• **EXCERPTED RECORDS**:
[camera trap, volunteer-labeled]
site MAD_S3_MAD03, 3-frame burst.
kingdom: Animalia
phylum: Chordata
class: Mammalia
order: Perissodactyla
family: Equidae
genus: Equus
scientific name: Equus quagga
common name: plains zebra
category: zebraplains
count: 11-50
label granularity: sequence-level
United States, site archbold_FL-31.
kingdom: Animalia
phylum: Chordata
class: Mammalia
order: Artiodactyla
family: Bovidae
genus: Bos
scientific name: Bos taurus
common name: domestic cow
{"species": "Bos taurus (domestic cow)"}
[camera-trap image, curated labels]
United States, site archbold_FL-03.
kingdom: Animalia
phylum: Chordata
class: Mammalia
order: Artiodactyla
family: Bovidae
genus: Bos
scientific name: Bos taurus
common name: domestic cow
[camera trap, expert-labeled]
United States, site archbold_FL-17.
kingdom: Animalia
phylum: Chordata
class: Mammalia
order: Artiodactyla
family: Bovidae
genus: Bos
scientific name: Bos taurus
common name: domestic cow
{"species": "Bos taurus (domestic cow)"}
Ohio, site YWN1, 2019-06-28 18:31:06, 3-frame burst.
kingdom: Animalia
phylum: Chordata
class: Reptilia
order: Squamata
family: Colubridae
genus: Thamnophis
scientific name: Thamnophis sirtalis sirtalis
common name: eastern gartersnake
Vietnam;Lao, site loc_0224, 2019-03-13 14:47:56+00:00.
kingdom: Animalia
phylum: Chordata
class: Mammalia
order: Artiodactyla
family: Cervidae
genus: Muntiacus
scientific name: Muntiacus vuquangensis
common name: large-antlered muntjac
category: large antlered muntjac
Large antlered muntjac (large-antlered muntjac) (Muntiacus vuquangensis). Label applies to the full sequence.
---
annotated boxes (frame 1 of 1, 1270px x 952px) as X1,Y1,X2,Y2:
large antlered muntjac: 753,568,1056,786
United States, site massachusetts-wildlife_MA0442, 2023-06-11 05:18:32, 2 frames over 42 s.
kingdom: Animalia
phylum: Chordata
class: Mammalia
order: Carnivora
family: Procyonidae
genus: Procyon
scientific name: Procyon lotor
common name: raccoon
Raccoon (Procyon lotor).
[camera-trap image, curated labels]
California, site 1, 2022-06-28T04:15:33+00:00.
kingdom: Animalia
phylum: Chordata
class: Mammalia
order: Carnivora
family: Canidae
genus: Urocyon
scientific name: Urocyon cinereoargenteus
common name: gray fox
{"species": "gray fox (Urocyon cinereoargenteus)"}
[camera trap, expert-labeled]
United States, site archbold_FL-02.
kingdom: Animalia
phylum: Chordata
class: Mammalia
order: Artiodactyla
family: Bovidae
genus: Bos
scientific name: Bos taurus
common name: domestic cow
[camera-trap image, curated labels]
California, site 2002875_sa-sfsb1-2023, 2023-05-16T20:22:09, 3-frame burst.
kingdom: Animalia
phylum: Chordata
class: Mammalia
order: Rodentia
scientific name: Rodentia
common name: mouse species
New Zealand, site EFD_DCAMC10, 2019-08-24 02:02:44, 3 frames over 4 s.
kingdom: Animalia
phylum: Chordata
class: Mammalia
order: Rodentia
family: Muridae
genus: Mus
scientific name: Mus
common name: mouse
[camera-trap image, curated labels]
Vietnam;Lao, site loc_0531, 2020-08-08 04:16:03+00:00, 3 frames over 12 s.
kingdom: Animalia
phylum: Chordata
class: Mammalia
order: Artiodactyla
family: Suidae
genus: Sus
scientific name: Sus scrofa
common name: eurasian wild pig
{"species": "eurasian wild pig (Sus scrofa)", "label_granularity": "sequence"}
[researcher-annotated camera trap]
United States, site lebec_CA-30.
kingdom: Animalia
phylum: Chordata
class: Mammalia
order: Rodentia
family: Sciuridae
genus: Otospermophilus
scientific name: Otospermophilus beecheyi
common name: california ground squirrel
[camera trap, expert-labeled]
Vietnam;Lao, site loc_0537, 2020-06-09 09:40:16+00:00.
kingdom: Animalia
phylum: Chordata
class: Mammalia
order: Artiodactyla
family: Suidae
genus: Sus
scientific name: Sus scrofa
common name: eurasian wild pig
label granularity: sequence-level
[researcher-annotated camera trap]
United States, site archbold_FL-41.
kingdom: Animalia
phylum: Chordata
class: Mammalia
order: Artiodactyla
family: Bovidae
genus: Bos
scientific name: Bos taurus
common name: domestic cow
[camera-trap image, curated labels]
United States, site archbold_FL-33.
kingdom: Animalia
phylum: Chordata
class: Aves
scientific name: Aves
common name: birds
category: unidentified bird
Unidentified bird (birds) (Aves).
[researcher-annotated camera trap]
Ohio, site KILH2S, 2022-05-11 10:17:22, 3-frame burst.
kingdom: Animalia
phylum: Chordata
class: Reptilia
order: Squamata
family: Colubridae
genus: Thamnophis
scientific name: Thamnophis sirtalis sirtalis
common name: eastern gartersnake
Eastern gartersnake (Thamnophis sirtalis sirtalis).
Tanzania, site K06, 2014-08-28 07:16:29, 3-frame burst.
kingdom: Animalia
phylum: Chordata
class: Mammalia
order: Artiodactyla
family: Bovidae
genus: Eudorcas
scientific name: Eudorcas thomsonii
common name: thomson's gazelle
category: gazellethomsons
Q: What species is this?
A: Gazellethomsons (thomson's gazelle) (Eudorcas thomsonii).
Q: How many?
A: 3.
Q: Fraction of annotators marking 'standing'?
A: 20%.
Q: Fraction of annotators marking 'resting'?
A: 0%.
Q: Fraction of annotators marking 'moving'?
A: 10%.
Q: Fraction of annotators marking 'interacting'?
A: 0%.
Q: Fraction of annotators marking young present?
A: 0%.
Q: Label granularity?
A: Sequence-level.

• **EXERCISE INSTRUCTIONS**: Quote every entry exactly.

• **WRITTEN SOLUTION**:
[camera trap, volunteer-labeled]
site MAD_S3_MAD03, 3-frame burst.
kingdom: Animalia
phylum: Chordata
class: Mammalia
order: Perissodactyla
family: Equidae
genus: Equus
scientific name: Equus quagga
common name: plains zebra
category: zebraplains
count: 11-50
label granularity: sequence-level
United States, site archbold_FL-31.
kingdom: Animalia
phylum: Chordata
class: Mammalia
order: Artiodactyla
family: Bovidae
genus: Bos
scientific name: Bos taurus
common name: domestic cow
{"species": "Bos taurus (domestic cow)"}
[camera-trap image, curated labels]
United States, site archbold_FL-03.
kingdom: Animalia
phylum: Chordata
class: Mammalia
order: Artiodactyla
family: Bovidae
genus: Bos
scientific name: Bos taurus
common name: domestic cow
[camera trap, expert-labeled]
United States, site archbold_FL-17.
kingdom: Animalia
phylum: Chordata
class: Mammalia
order: Artiodactyla
family: Bovidae
genus: Bos
scientific name: Bos taurus
common name: domestic cow
{"species": "Bos taurus (domestic cow)"}
Ohio, site YWN1, 2019-06-28 18:31:06, 3-frame burst.
kingdom: Animalia
phylum: Chordata
class: Reptilia
order: Squamata
family: Colubridae
genus: Thamnophis
scientific name: Thamnophis sirtalis sirtalis
common name: eastern gartersnake
Vietnam;Lao, site loc_0224, 2019-03-13 14:47:56+00:00.
kingdom: Animalia
phylum: Chordata
class: Mammalia
order: Artiodactyla
family: Cervidae
genus: Muntiacus
scientific name: Muntiacus vuquangensis
common name: large-antlered muntjac
category: large antlered muntjac
Large antlered muntjac (large-antlered muntjac) (Muntiacus vuquangensis). Label applies to the full sequence.
---
annotated boxes (frame 1 of 1, 1270px x 952px) as X1,Y1,X2,Y2:
large antlered muntjac: 753,568,1056,786
United States, site massachusetts-wildlife_MA0442, 2023-06-11 05:18:32, 2 frames over 42 s.
kingdom: Animalia
phylum: Chordata
class: Mammalia
order: Carnivora
family: Procyonidae
genus: Procyon
scientific name: Procyon lotor
common name: raccoon
Raccoon (Procyon lotor).
[camera-trap image, curated labels]
California, site 1, 2022-06-28T04:15:33+00:00.
kingdom: Animalia
phylum: Chordata
class: Mammalia
order: Carnivora
family: Canidae
genus: Urocyon
scientific name: Urocyon cinereoargenteus
common name: gray fox
{"species": "gray fox (Urocyon cinereoargenteus)"}
[camera trap, expert-labeled]
United States, site archbold_FL-02.
kingdom: Animalia
phylum: Chordata
class: Mammalia
order: Artiodactyla
family: Bovidae
genus: Bos
scientific name: Bos taurus
common name: domestic cow
[camera-trap image, curated labels]
California, site 2002875_sa-sfsb1-2023, 2023-05-16T20:22:09, 3-frame burst.
kingdom: Animalia
phylum: Chordata
class: Mammalia
order: Rodentia
scientific name: Rodentia
common name: mouse species
New Zealand, site EFD_DCAMC10, 2019-08-24 02:02:44, 3 frames over 4 s.
kingdom: Animalia
phylum: Chordata
class: Mammalia
order: Rodentia
family: Muridae
genus: Mus
scientific name: Mus
common name: mouse
[camera-trap image, curated labels]
Vietnam;Lao, site loc_0531, 2020-08-08 04:16:03+00:00, 3 frames over 12 s.
kingdom: Animalia
phylum: Chordata
class: Mammalia
order: Artiodactyla
family: Suidae
genus: Sus
scientific name: Sus scrofa
common name: eurasian wild pig
{"species": "eurasian wild pig (Sus scrofa)", "label_granularity": "sequence"}
[researcher-annotated camera trap]
United States, site lebec_CA-30.
kingdom: Animalia
phylum: Chordata
class: Mammalia
order: Rodentia
family: Sciuridae
genus: Otospermophilus
scientific name: Otospermophilus beecheyi
common name: california ground squirrel
[camera trap, expert-labeled]
Vietnam;Lao, site loc_0537, 2020-06-09 09:40:16+00:00.
kingdom: Animalia
phylum: Chordata
class: Mammalia
order: Artiodactyla
family: Suidae
genus: Sus
scientific name: Sus scrofa
common name: eurasian wild pig
label granularity: sequence-level
[researcher-annotated camera trap]
United States, site archbold_FL-41.
kingdom: Animalia
phylum: Chordata
class: Mammalia
order: Artiodactyla
family: Bovidae
genus: Bos
scientific name: Bos taurus
common name: domestic cow
[camera-trap image, curated labels]
United States, site archbold_FL-33.
kingdom: Animalia
phylum: Chordata
class: Aves
scientific name: Aves
common name: birds
category: unidentified bird
Unidentified bird (birds) (Aves).
[researcher-annotated camera trap]
Ohio, site KILH2S, 2022-05-11 10:17:22, 3-frame burst.
kingdom: Animalia
phylum: Chordata
class: Reptilia
order: Squamata
family: Colubridae
genus: Thamnophis
scientific name: Thamnophis sirtalis sirtalis
common name: eastern gartersnake
Eastern gartersnake (Thamnophis sirtalis sirtalis).
Tanzania, site K06, 2014-08-28 07:16:29, 3-frame burst.
kingdom: Animalia
phylum: Chordata
class: Mammalia
order: Artiodactyla
family: Bovidae
genus: Eudorcas
scientific name: Eudorcas thomsonii
common name: thomson's gazelle
category: gazellethomsons
Q: What species is this?
A: Gazellethomsons (thomson's gazelle) (Eudorcas thomsonii).
Q: How many?
A: 3.
Q: Fraction of annotators marking 'standing'?
A: 20%.
Q: Fraction of annotators marking 'resting'?
A: 0%.
Q: Fraction of annotators marking 'moving'?
A: 10%.
Q: Fraction of annotators marking 'interacting'?
A: 0%.
Q: Fraction of annotators marking young present?
A: 0%.
Q: Label granularity?
A: Sequence-level.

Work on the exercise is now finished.